To właśnie oni, według amerykańskiego prawa, badają przyczyny tego typu wypadków drogowych. Z wypadki z udziałem samochodów autonomicznych są obecnie pod specjalną lupą.
NTSB bardzo nie lubi, kiedy ktoś ujawnia szczegóły prowadzonych śledztw, i to nie tylko z powodów prawnych. Zdarzało się też, że agencja odsuwała od śledztw producentów samochodów, którzy wydawali wcześniej nie uzgodnione oświadczenia.
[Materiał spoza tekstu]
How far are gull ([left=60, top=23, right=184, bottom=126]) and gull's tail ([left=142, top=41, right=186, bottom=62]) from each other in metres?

W dodatku Tesla traktowana jest ze szczególną uwagą, ponieważ po śmiertelnym wypadku Modelu S w 2016 roku miała dopracować i ulepszyć działanie autopilota w swoich pojazdach.
Co wiemy?
Wiemy więc tyle, że po raz kolejny autopilot Tesli alarmował kierowcę, by ten przejął kontrolę i po raz kolejny ostrzeżenia te zostały zignorowane. Czy to wystarczy, by jednoznacznie wskazać winnego wypadku? Raczej nie.
Dopóki więc NTSB nie skończy kompleksowego śledztwa nie będziemy wiedzieli, jaka dokładnie była przyczyna śmiertelnego wypadku Tesli.